Start of GIVEN TEXT

The most bizarre appointment in Kevin Rudd’s new cabinet is that of Victorian Senator Jacinta Collins, promoted from a parliamentary secretaryship under then-PM Julia Gillard to a cabinet position, as the new Minister for Mental Health and Ageing, under Rudd. Collins bested Kim Carr last week to secure the deputy leadership of the government in the Senate.
Collins has had a couple of stints in the Senate, from 1995 to 2004, when as number three on the Victorian Labor ticket she fell victim to Stephen Conroy’s disastrous preferences ploy that saw Steve Fielding elected and replace Collins in 2005. She returned when she took Robert Ray’s spot in 2008.
Collins — not to be confused with Tasmania’s Julie Collins, also promoted to cabinet — is best known to the public for her dislike of cabs, after she was appalled to discover there was no Commonwealth car waiting for her at Melbourne Airport in 2009.
Those who follow reproductive health and gay rights issues, however, know Collins for other things.

End of GIVEN TEXT

*TASKS TO PERFORM*.
[a] Reproduce the part of the article on Jacinta Collins that opens with the words containing "Collins has had" and closes with "spot in 2008.".
[b] Pick up the article on Jacinta Collins after its final sentence and continue it.
The entries that follow have nothing to do with the article on Jacinta Collins.

Start of PROVIDED MATERIAL

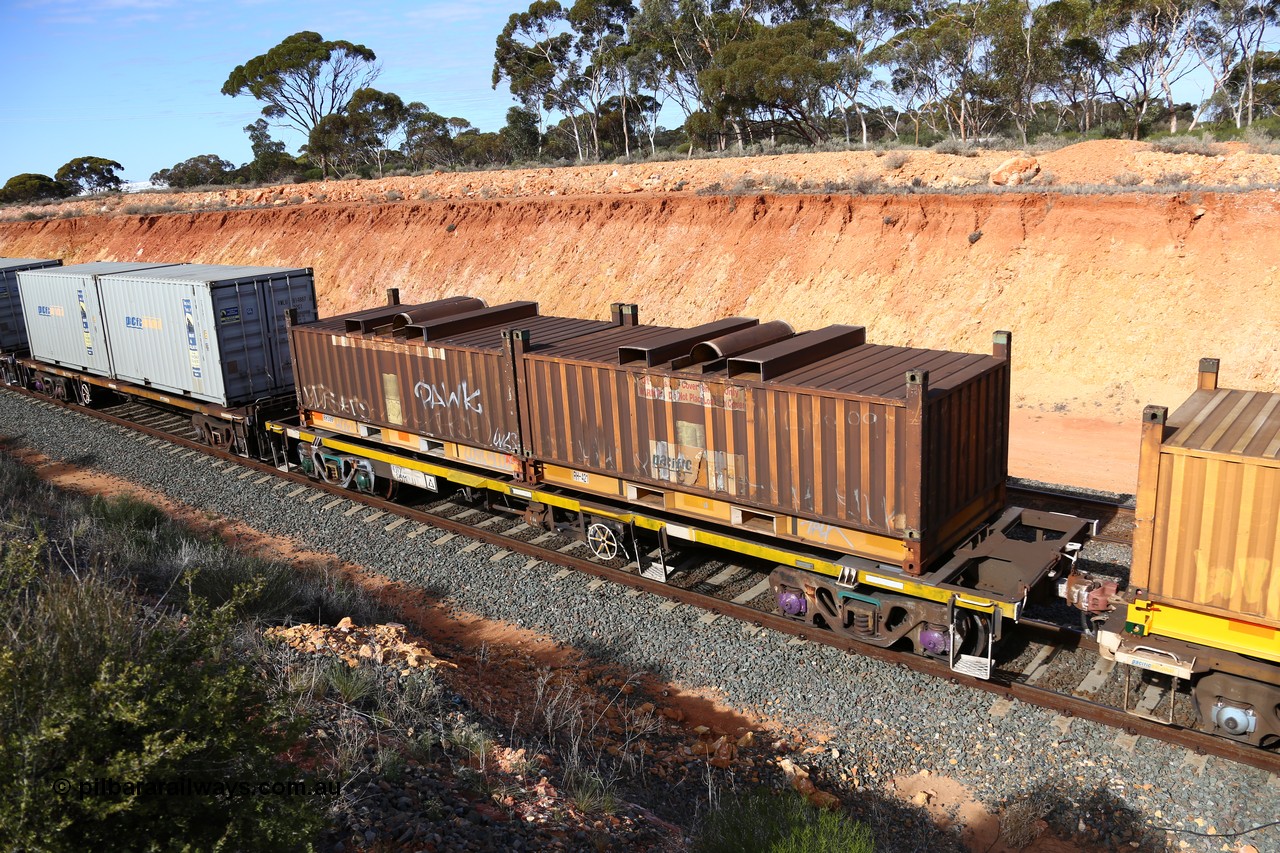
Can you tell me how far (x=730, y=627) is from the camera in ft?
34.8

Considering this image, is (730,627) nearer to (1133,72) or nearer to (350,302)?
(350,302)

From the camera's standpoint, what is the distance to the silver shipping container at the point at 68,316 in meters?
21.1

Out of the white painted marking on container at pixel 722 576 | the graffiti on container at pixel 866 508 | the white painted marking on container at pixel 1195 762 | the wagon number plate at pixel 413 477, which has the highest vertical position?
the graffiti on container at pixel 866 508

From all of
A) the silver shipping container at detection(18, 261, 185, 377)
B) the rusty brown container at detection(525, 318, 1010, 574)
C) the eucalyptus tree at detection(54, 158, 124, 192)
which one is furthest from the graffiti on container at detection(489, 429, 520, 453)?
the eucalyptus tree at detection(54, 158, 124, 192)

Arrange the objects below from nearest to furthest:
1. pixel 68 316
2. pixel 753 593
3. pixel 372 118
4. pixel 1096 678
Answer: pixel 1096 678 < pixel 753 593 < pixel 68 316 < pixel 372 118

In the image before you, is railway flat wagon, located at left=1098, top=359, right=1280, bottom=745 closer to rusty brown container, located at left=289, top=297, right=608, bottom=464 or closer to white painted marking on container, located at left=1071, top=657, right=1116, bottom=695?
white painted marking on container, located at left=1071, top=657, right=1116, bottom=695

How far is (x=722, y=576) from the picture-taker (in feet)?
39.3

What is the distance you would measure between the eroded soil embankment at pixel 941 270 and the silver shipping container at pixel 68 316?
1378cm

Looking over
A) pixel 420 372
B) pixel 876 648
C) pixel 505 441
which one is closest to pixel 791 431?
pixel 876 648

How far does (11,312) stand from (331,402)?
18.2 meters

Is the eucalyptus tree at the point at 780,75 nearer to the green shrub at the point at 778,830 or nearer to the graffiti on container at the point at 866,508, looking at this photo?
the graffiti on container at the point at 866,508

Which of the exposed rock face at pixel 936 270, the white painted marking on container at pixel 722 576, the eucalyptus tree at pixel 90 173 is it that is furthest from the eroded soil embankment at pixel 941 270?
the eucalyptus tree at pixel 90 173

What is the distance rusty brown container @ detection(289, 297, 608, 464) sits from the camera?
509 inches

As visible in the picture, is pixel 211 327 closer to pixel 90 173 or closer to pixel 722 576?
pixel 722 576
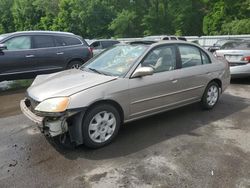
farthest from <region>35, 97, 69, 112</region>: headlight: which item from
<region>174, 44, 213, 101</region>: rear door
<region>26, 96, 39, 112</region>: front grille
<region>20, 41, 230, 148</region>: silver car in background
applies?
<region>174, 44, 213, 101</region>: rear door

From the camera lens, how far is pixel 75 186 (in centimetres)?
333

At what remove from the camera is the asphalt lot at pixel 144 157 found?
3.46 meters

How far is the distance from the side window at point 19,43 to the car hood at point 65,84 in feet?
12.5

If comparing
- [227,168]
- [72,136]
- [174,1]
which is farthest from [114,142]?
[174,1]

End of PROVIDED MATERIAL
Start of PROVIDED MATERIAL

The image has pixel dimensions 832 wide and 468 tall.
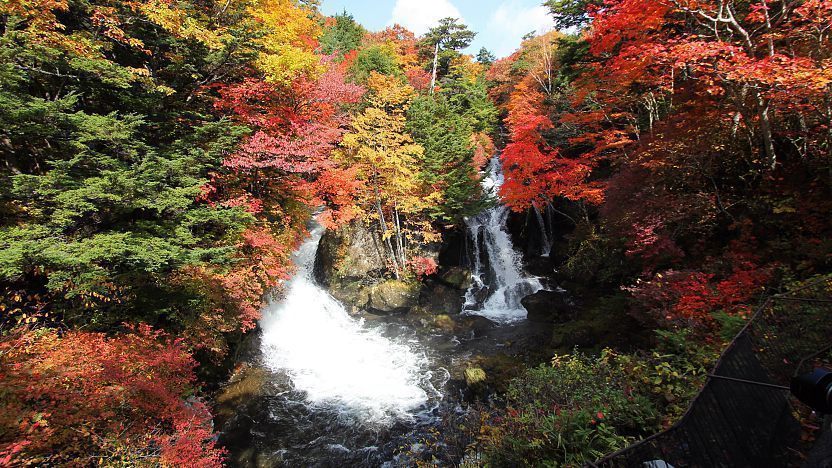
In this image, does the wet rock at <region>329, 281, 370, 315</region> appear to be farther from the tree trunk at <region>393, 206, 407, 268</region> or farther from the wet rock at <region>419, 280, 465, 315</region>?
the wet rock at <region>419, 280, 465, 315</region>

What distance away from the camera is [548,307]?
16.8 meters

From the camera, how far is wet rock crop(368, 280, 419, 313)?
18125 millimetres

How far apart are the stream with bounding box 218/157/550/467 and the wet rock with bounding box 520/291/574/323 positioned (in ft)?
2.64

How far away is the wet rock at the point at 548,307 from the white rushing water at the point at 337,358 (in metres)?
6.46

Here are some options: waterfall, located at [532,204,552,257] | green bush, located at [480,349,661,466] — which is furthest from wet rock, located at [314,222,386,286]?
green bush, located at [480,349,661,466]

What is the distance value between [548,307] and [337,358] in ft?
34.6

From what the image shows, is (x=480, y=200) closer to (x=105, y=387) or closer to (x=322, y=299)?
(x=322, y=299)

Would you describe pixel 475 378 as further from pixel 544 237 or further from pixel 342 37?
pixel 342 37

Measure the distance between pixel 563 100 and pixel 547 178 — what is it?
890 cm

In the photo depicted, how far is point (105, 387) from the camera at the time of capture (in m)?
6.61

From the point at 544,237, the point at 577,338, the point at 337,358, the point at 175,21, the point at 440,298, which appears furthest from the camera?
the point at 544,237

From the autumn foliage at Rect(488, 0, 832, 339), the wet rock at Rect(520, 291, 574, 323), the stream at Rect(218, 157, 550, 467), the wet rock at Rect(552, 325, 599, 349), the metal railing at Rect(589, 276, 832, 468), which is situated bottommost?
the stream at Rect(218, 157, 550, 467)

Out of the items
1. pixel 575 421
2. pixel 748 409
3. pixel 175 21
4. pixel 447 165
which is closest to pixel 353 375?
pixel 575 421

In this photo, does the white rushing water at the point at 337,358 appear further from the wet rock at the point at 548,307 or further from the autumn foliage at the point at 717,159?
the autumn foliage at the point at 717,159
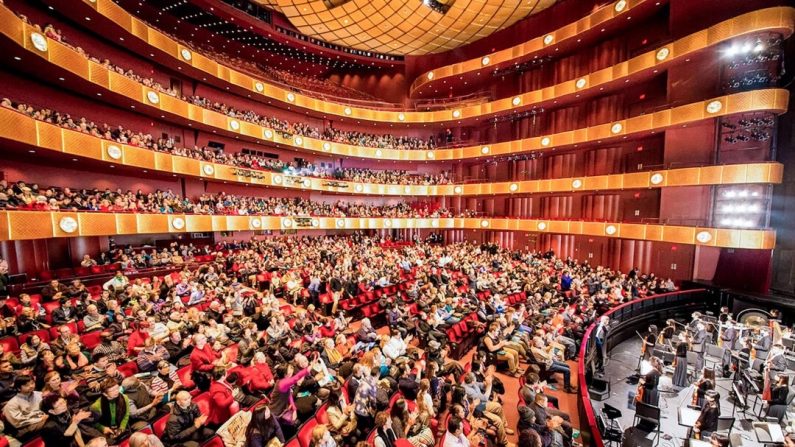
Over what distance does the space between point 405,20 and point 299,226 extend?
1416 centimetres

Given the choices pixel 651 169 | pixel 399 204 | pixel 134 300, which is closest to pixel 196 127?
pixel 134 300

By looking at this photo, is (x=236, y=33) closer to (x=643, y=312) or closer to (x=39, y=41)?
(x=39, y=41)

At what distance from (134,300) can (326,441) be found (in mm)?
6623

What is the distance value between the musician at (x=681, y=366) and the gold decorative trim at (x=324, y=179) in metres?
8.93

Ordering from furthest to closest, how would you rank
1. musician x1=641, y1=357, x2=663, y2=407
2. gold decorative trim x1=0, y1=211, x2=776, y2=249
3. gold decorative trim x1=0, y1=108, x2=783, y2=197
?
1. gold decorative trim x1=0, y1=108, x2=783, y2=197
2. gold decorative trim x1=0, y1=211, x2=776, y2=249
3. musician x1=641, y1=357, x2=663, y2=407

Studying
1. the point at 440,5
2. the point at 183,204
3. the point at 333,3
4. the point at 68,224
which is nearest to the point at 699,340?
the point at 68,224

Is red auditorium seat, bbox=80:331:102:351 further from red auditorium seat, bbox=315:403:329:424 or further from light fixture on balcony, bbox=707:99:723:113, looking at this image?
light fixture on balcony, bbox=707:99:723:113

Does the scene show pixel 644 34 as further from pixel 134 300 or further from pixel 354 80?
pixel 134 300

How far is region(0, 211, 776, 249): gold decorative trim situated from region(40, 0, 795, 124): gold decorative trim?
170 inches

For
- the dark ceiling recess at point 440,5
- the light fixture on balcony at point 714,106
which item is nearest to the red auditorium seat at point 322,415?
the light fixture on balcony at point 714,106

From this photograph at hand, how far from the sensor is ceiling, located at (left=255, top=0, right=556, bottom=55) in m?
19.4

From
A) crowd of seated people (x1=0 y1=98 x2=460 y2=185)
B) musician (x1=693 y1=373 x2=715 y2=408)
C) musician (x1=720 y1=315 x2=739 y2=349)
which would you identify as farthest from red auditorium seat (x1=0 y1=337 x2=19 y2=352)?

End of PROVIDED MATERIAL

*RESPONSES IN ORDER*.
[a]
Collins has had a couple of stints in the Senate, from 1995 to 2004, when as number three on the Victorian Labor ticket she fell victim to Stephen Conroy’s disastrous preferences ploy that saw Steve Fielding elected and replace Collins in 2005. She returned when she took Robert Ray’s spot in 2008.

[b]
Collins is from the Shop, Distributive and Allied Employees’ Association and holds the social views one expects of a Shoppie: she is stridently anti-abortion and a diehard opponent of same-sex marriage; “stable, biological parenting” should be fostered “as a social norm” she said in reference to the same-sex marriage bill last year.
Less than a fortnight ago, Collins helped vote down a bill recognising overseas same-sex marriages. During her time out of the Senate, Collins was a director of the anti-choice Caroline Chisholm Society, which is currently run by former Shoppie and Collins adviser Helen Cooney. Collins was at the society when it was controversially funded by then-health minister Tony Abbott to establish a pregnancy counselling service. Collins was a winner last year of an award for “Christian Values” from the “Christian Values Institute”.
All of that would normally be incidental: Labor has several former Shoppies and there are many politicians with the same views across the Parliament; one Kevin Rudd is a former winner of the “Christian Values Award” as well. But Collins is now in charge of mental health, which raises some of the same concerns as when Tony Abbott was health minister; it will be interesting to see whether Collins draws the same criticism from the Left about her views as Abbott did (and still does). Many in the anti-abortion lobby — although not the Caroline Chisholm Society — claim without any evidence that abortion causes mental health problems for women, including “post-abortion syndrome”, a condition invented by anti-abortionists.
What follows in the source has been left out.